Pinnacle is hiring account executives and AWS cloud architects to underpin its growth. It also partners with Microsoft Azure and is in the process of becoming a Google Cloud partner.

Pinnacle expects momentum from new clients adopting a cloud-first strategy and existing clients’ increased adoption of cloud services.

“The first part of the adoption strategy is getting the customer on our cloud governance platform,” Simmons said. “It gives customers visibility, security and cost optimization of their AWS environment. What we’re seeing is once customers are on (the platform), they’re more likely to move more workloads out to AWS.”

Eighty percent year-over-year growth is forecast for Los Angeles-based Mission, a managed cloud and consulting company partnered with AWS. Mission saw organic annual growth of about 60 percent last year.

“Amazon’s own growth is in the 45 percent range annually, so it’s still growing incredibly strong,” Mission founder and CEO Simon Anderson said. “We’re just being brought into a lot of new opportunities, and we’re also finding a lot of opportunities for new workloads with existing customers.”

The challenge for Mission is one of complexity, according to Anderson.

“The platform has many services to choose from and many approaches to build a new application or run an application,” Anderson said. “The challenge is to ensure that the customers really understand all of the services, and we help them make the best choices so their apps are performing, are flexible and secure, and can continue to be developed in a very agile fashion.”

Next-generation services that are of strong interest to customers include containers, serverless and Windows workload, according to Anderson.

“We continue to see customers who want to deploy artificial intelligence and machine learnings for their applications,” he said. “That’s going to continue to be a big trend.”
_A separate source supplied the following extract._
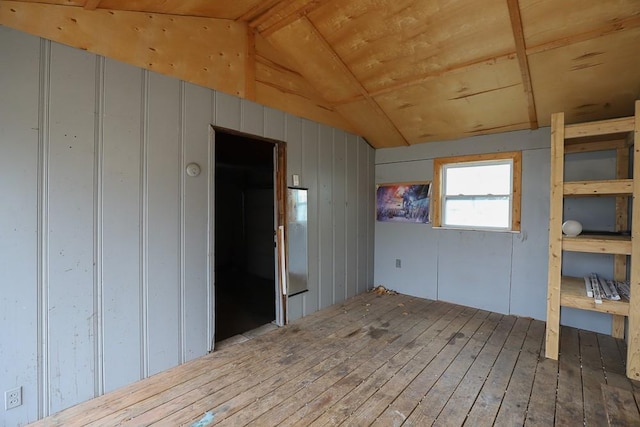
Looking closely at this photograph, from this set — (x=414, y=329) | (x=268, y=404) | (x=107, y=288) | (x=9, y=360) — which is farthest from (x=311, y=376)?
(x=9, y=360)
Mission has 85 employees after adding about 35 last year and hopes to bring on another 20 to 25 mostly service delivery technical hires to fill consulting, cloud operations and DevOps engineering roles.

New York City-based Logicworks, a managed service provider specializing in cloud compliance for highly regulated industries, expects to grow by about 8 percent to 10 percent per quarter, according to CEO Kenneth Ziegler.

The company, an AWS Premier Consulting Partner and Azure Gold Expert MSP Partner, derives 80 percent of its revenue from public cloud managed services.

“We’re targeting…approximately 35 percent growth for the full year,” Ziegler said. “Our services are wrapped around AWS and Azure, and so our growth will be a function of the continued adoption of the AWS and Azure platforms.”

After doubling its business last year, Minneapolis cloud product development company Agosto, a pure-play Google partner, is hoping for a repeat performance in 2019.

The first quarter is mirroring what president Aric Bandy witnessed the previous two years: rapid quarter-over-quarter growth as Google Cloud – under former CEO Diane Greene and new chief Thomas Kurian -- gets aggressive on winning big customers and not letting AWS and Microsoft Azure beat it on pricing and technical features.

“What I’ve seen in quarter one is pretty substantial growth, particularly in infrastructure and platform service,” said Bandy, whose company is a Tier 1 Google Cloud Premier Partner. “Everybody is going cloud first, and Google is a significant player now in that space.”

Bandy is encouraged by Kurian and believes Google’s quarter-over-quarter growth will outpace that of AWS and Micrsosoft Azure.

“That translates then to quarter-over-quarter growth to my company,” he said. “If Google grows, we grow.”

OST, a Grand Rapids, Mich.-based business technology consulting firm, has a strong outlook for the year when it comes to the public cloud, with a projected 10 percent to 20 percent revenue increase.

“We’re seeing the need to look at costs and operational structure, and agility and speed to market, as two tipping points for public cloud,” said Michael Lomonaco, marketing director at OST, which specializes in digital transformation and operational optimization for enterprises.